Plusieurs députés thaïlandais de l'opposition ont contesté jeudi un décret d'urgence invoqué au début du mois pour le transfert de deux unités de l'armée sous le commandement du roi Maha Vajiralongkorn, l’un d’eux affirmant que cela ne respecte pas les règles de la monarchie constitutionnelle.
Cette prise de position, inédite dans un pays où il ne fait pas bon ne serait-ce que commenter les affaires royales en public, a exacerbé les tensions entre progressistes et conservateurs, alors que la Thaïlande sort péniblement de cinq ans d’un régime militaire ayant largement contribué à renforcer les ferveurs royalistes dans un camp pro-armée qui taxe facilement ses opposants de menacer la monarchie.
C'est la première fois dans l’histoire du Parlement thaïlandais qu’une procédure légale liée aux affaires royales fait l’objet d’une contestation.
Le roi Vajiralongkorn a été couronné en mai dernier, deux an et demi après son accession au trône suite au décès de son père, le vénéré Bhumibol Adulyadej, en octobre 2016.
Le numéro deux du parti d'opposition Anakot Mai (Nouvel Avenir), Piyabutr Saengkanokkul, estime que le décret royal pour le transfert des régiments, entré en vigueur le 1er octobre, invoquait sans fondement une disposition d'urgence de la Constitution afin de contourner le Parlement, même si cela a finalement été approuvé jeudi par une majorité de députés.
Le décret d’urgence avait ordonné le transfert du commandement des 1er et 11e régiments d’Infanterie basés à Bangkok depuis la chaîne de commandement militaire au commandement de la sécurité du roi.
Le secrétaire général d’Anakot Mai estime qu'il n'y avait aucune urgence immédiate justifiant un tel décret. Il a accusé le Premier ministre Prayuth Chan-O-cha de continuer à se comporter comme un chef de junte militaire.
Prayuth, qui a renversé un gouvernement élu en 2014 alors qu’il était chef de l'armée, a pris ses fonctions de Premier ministre civil en juillet après que son parti pro-armée a remporté des élections très controversées qui, selon l'opposition, avaient été préparées -par la junte au pouvoir- de manière à garantir la domination de l'armée.
Anakot Mai, qui s'est tout de même placé troisième lors des élections de mars, a rappelé que le gouvernement se devait de respecter la Constitution.
"La Thaïlande est un royaume avec le roi comme chef de l'Etat, le peuple a le pouvoir et le roi exerce cette souveraineté par l'intermédiaire du parlement, du cabinet et des tribunaux, comme le stipule la Constitution", a souligné Piyabutr.

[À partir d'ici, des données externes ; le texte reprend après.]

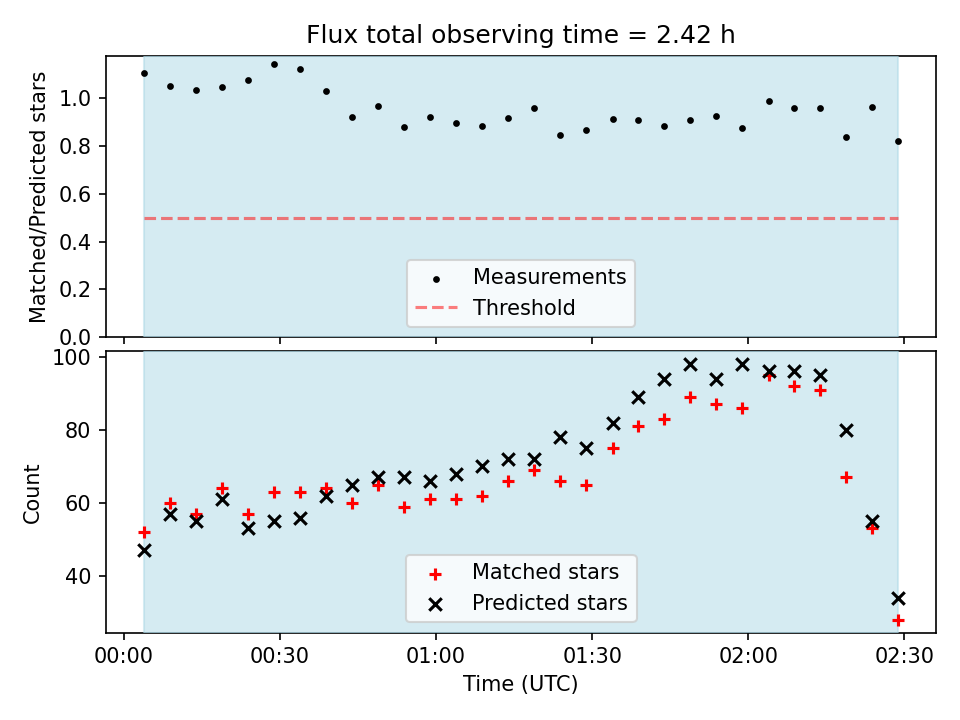 Flux total observing time = 2.42 h

Matched/Predicted stars

1.0
0.8
0.6
0.4
0.2
0.0

Measurements
Threshold

Count

100
80
60
40

Matched stars
Predicted stars

00:00
00:30
01:00
01:30
02:00
02:30

Time (UTC)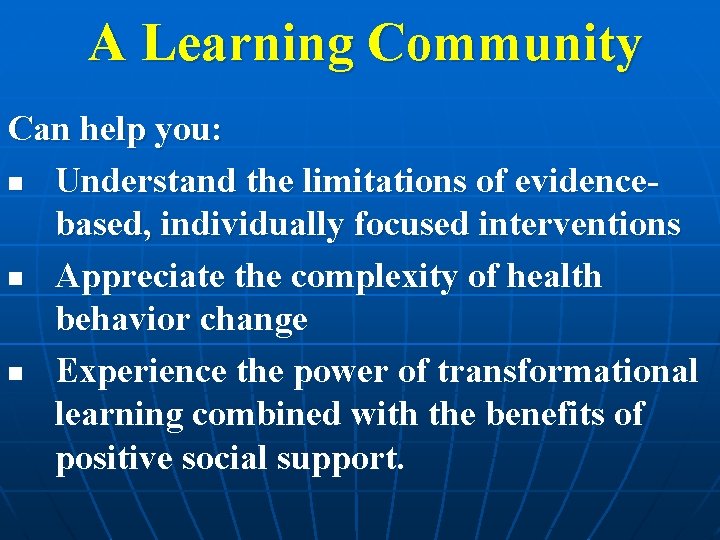 A Learning Community

Can help you:

- Understand the limitations of evidence-based, individually focused interventions
- Appreciate the complexity of health behavior change
- Experience the power of transformational learning combined with the benefits of positive social support.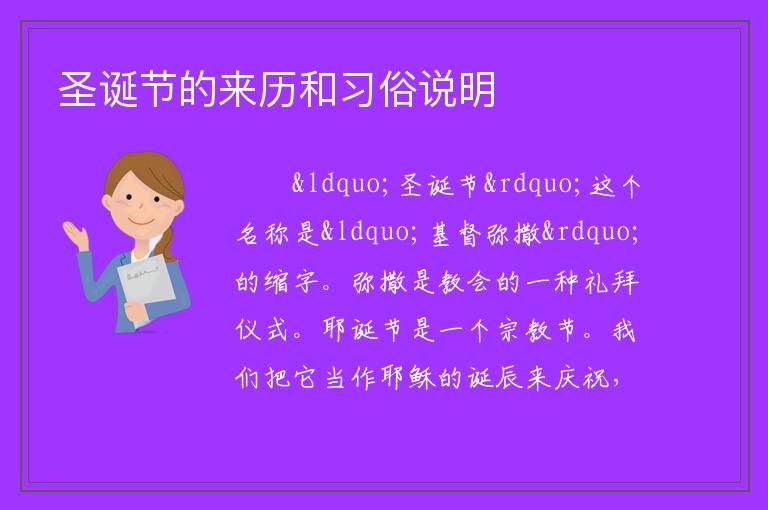 圣诞节的来历和习俗说明

&ldquo;圣诞节&rdquo;这个名称是&ldquo;基督弥撒&rdquo;的缩字。弥撒是教会的一种礼拜仪式。耶诞节是一个宗教节。我们把它当作耶稣的诞辰来庆祝，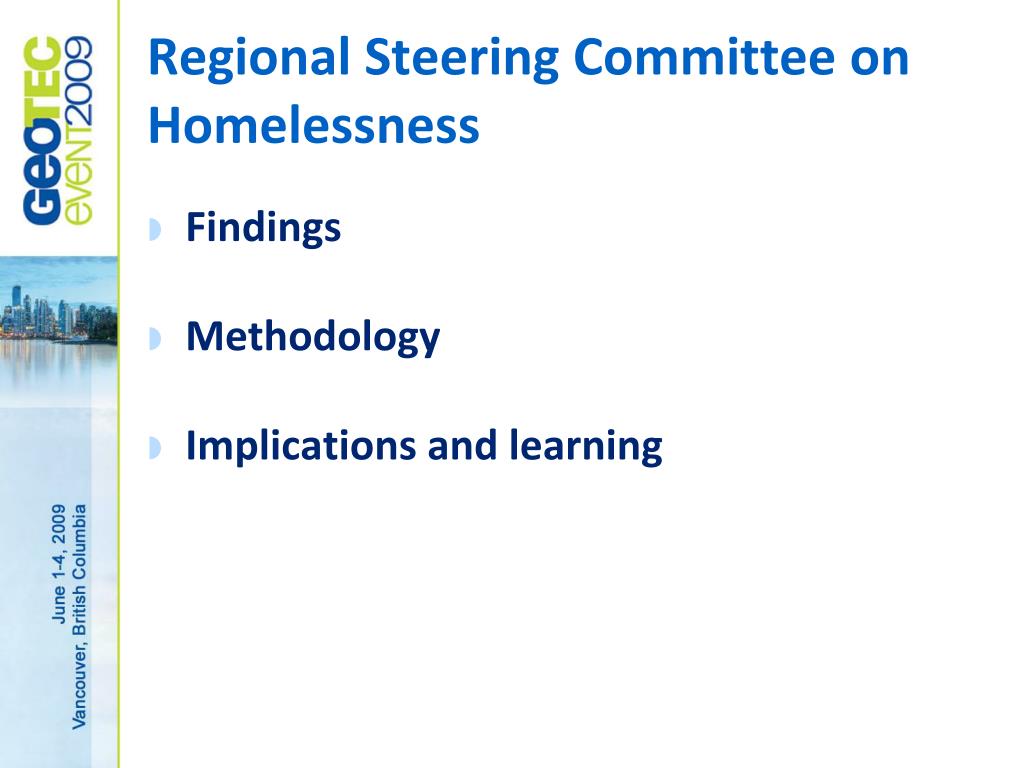 GEOTEC
EVENT2009

June 1-4, 2009
Vancouver, British Columbia

Regional Steering Committee on Homelessness

Findings

Methodology

Implications and learning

"La Thaïlande est un royaume unique", répond à cela Peerapan Saleerattavipak un député du Parti Démocrate favorable à l’établissement, défendant le décret. "La monarchie est une représentation de la sécurité nationale. Par conséquent, dans le Royaume de Thaïlande, nous ne saurions séparer la sécurité nationale de la monarchie", a-t-il déclaré.

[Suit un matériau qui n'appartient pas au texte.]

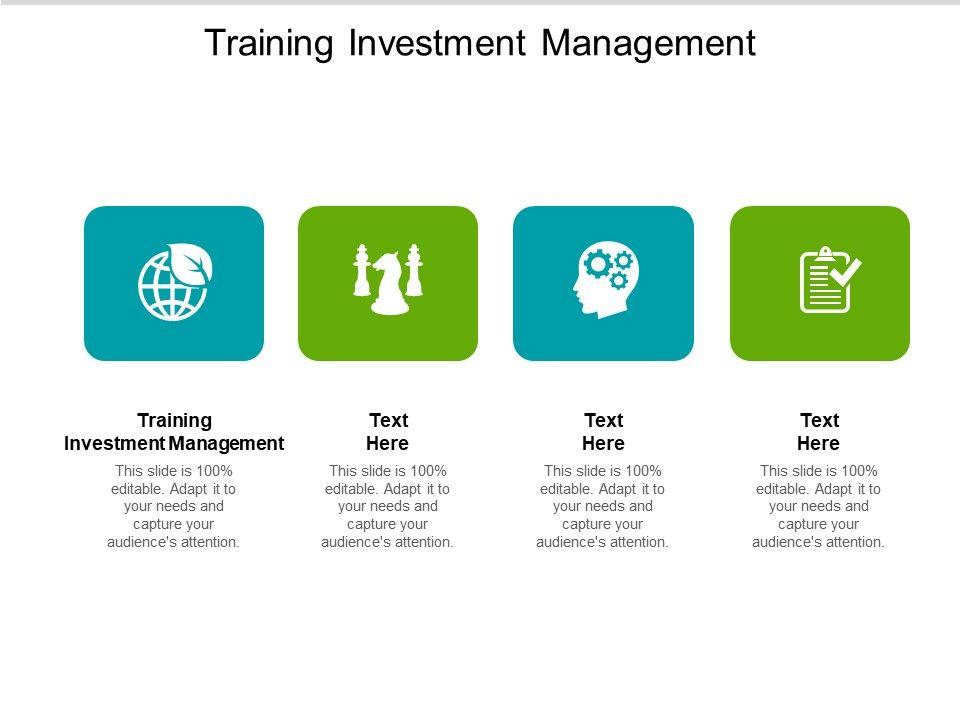 Training Investment Management

Training Investment Management

This slide is 100% editable. Adapt it to your needs and capture your audience's attention.

Text Here

This slide is 100% editable. Adapt it to your needs and capture your audience's attention.

Text Here

This slide is 100% editable. Adapt it to your needs and capture your audience's attention.

Text Here

This slide is 100% editable. Adapt it to your needs and capture your audience's attention.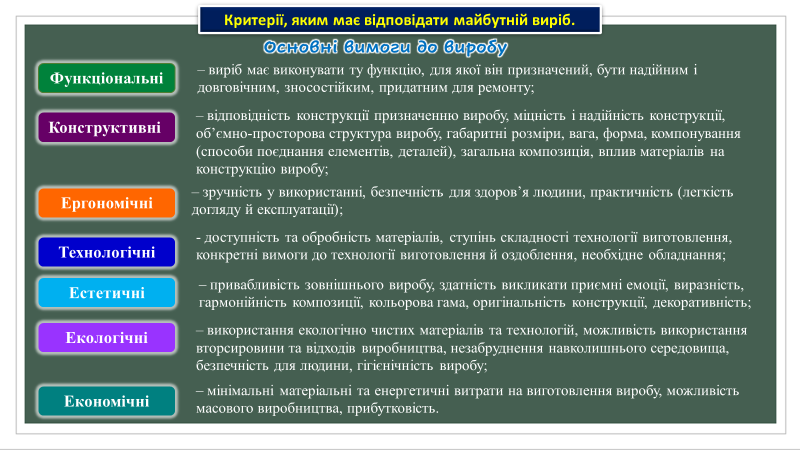 Критерії, яким має відповідати майбутній виріб.

Основні вимоги до виробу

Функціональні

– виріб має виконувати ту функцію, для якої він призначений, бути надійним і довговічним, зносостійким, придатним для ремонту;

Конструктивні

– відповідність конструкції призначенню виробу, міцність і надійність конструкції, об'ємно-просторова структура виробу, габаритні розміри, вага, форма, компонування (способи поєднання елементів, деталей), загальна композиція, вплив матеріалів на конструкцію виробу;

Ергономічні

– зручність у використанні, безпечність для здоров'я людини, практичність (легкість догляду й експлуатації);

Технологічні

- доступність та обробність матеріалів, ступінь складності технології виготовлення, конкретні вимоги до технології виготовлення й оздоблення, необхідне обладнання;

Естетичні

– привабливість зовнішнього виробу, здатність викликати приємні емоції, виразність, гармонійність композиції, кольорова гама, оригінальність конструкції, декоративність;

Екологічні

– використання екологічно чистих матеріалів та технологій, можливість використання вторсировини та відходів виробництва, незабруднення навколишнього середовища, безпечність для людини, гігієнічність виробу;

Економічні

– мінімальні матеріальні та енергетичні витрати на виготовлення виробу, можливість масового виробництва, прибутковість.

Un vote a plus tard confirmé le décret par 376 voix contre 70 et deux abstentions, selon le décompte final lu par le président de la chambre basse -les écrans du Parlement avaient initialement donné un décompte de 366-70.

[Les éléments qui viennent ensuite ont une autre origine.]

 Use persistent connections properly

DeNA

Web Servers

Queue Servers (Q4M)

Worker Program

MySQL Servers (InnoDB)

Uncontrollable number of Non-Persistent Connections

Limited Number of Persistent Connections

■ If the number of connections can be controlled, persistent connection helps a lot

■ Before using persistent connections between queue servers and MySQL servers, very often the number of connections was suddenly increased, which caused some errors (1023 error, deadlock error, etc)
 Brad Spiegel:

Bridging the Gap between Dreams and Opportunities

Tous les votes "contre" venaient du parti Anakot Mai, également connu sous le nom anglais de Future Forward.
Le roi Vajiralongkorn a pris un certain nombre de mesures pour consolider son autorité, depuis son accession au trône en 2016.
En juillet 2017, l'assemblée législative nommée par l'armée a modifié une loi de 1936 pour donner au monarque le plein contrôle du Crown Property Bureau, qui gère les avoirs de la couronne estimés à plusieurs milliards de dollars.
Les critiques publiques envers le roi ou sa famille sont illégales en Thaïlande, toute insulte étant passible d’une peine pouvant aller jusqu’à 15 ans de prison pour chaque chef d’accusation.